Half-space comparison of perimeter

Question

Claim: suppose that $E$ is a set of finite perimeter, and $H$ is a half space. Then $P(F\cap H)\le P(F)$. In words: restricting a Caccioppoli set to a half-space will not increase the perimeter.

My question: how to prove this?

I have a feeling it should be very simple, as in Almgren, Taylor, Wang's paper "Curvature-driven flows: a variational appraoch", it is claimed that it follows from "Stokes' theorem and Jensen's inequality". However, I'm having trouble to apply Jensen's inequality to this problem, except in trivial cases that boil down to linearity of the integral.

EDIT: Although no satisfying answer has been given as to what Jensen has to do with this theorem, a complete proof has been given.

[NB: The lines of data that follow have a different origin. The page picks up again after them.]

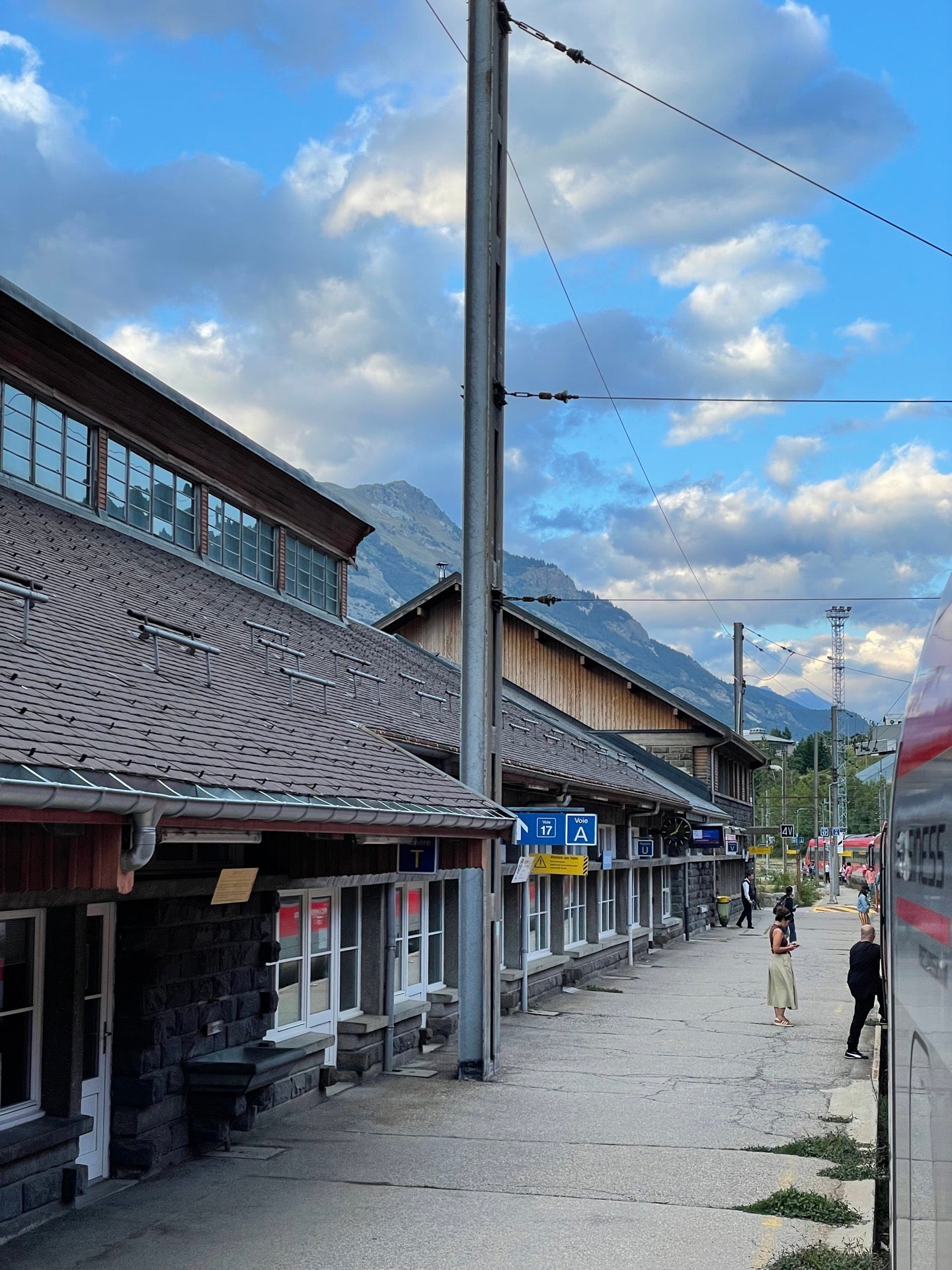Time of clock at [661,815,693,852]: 12:04
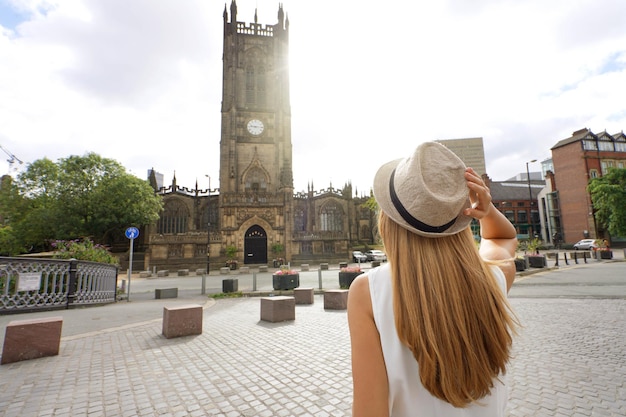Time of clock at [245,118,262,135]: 9:15
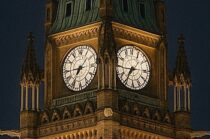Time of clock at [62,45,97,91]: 7:07
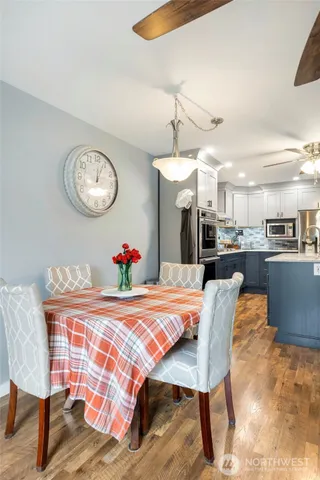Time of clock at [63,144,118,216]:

I've accepted this as an answer.

Answer 1

Hello Martijn,

i guess the following argument should work:

For simplicity I shall assume that $E$ is bounded, i.e. there exists some ball $B_R(0)\subset \mathbb R^n$ strictly containing $E$. W.l.o.g. we may also assume that $H =$ {$x\in \mathbb R^n:x_n < r$} for some $r$. It holds the following (see the book of Giusti for details) $$P(E \cap H)=P(E,H)+\int_{\partial H}\phi_E^+ d\mathcal H^{n-1},$$ where $\phi_E^+$ denotes the inner trace of the characteristic function $\chi_E$ of $E$ on $\partial H$. Now by definition of the trace operator we have (inserting the vector field $X=-\eta e_n$, where $\eta$ is some smooth cutoff function that equals $1$ on $B_R(0)$) \begin{align} 0&=\int_{E\setminus \overline H}div X d\mathcal L^n=-\int_{\mathbb R^n \setminus \overline H} \langle e_n,\nu_E \rangle d\mu_E - \int_{\partial H}\phi_E^{-}\langle e_n,\nu_H\rangle d\mathcal H^{n-1}, \end{align} where $\nu_H$ denotes the outer unit normal to $H$, $\nu_E$ denotes the generalized outer unit normal of $E$ and $\phi_E^-$ is the outer trace of $E$ on $\partial H$. But since $\nu_H=e_n$ we get, using Cauchy-Schwarz' inequality: $$\int_{\partial H}\phi_E^- d\mathcal H^{n-1} \leq P(E,\mathbb R^n \setminus \overline H),$$ and so for a.e. value of $r$, $\phi_E^+=\phi_E^-$ $\mathcal H^{n-1}$-a.e. on $\partial H$, which yields $$P(E \cap H)\leq P(E,H)+P(E,\mathbb R^n \setminus \overline H)=P(E). $$ For an arbitrary value of $r$ just choose a sequence of values $r_k\to r$ for which this is satisfies. Then $E\cap H_{r_k} \to E \cap H$ in $L_{loc}^1(\mathbb R^n)$. Using the lower semi-continuity of the perimeter you get the claim for all values of $r$.